Esse fato gerou uma grande exploração dos trabalhadores, que não
tinham qualquer direito garantido. A maioria recebia apenas as horas
trabalhadas e os salários eram inferiores aos dos efetivos. A partir do
início da década de 70 começaram a surgir as primeiras leis sobre o
trabalho temporário. A organização do trabalho temporário foi se
desenvolvendo a partir dessa época através de legislação específica
que levou em conta os dados particulares de cada país.
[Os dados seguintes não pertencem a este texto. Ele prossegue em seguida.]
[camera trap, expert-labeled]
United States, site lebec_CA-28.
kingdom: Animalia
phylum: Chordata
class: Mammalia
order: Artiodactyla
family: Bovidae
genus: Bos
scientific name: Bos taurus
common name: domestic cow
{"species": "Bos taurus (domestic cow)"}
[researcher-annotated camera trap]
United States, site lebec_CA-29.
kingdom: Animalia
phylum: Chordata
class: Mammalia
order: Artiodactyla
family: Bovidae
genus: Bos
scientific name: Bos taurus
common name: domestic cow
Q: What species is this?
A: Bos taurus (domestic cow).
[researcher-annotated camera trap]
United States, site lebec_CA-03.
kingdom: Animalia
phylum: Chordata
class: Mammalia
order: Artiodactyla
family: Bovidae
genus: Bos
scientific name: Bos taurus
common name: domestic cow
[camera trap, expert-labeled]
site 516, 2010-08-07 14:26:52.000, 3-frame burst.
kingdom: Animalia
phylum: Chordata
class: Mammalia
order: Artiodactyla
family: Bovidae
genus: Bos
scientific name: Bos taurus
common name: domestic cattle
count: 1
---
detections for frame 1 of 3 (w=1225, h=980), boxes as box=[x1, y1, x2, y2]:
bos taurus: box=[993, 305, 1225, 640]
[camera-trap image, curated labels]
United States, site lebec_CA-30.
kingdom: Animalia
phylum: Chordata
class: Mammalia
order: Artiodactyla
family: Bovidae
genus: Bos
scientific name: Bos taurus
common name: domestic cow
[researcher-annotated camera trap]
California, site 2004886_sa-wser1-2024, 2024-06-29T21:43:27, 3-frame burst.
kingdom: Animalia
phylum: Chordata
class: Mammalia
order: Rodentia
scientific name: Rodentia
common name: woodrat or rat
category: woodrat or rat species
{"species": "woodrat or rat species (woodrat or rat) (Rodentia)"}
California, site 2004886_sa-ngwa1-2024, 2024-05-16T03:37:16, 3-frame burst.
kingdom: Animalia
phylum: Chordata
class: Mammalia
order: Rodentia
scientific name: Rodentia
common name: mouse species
Como em
outros países , o trabalho temporário passou no Brasil por uma fase de
crescimento como atividade não reconhecida legalmente, até ser objeto
de regulamentação pela lei 6.019, de 03 de outubro de 1974, decreto nº
73.841, para cumprir com os seguintes objetivos:
-Oferecer garantias e determinar quais os direitos dos trabalhadores
temporários;
-Evitar desigualdades entre empregados efetivos e temporários;
-Disciplinar e controlar as atividades das empresas prestadora e
estabelecer
responsabilidades das empresas tomadoras.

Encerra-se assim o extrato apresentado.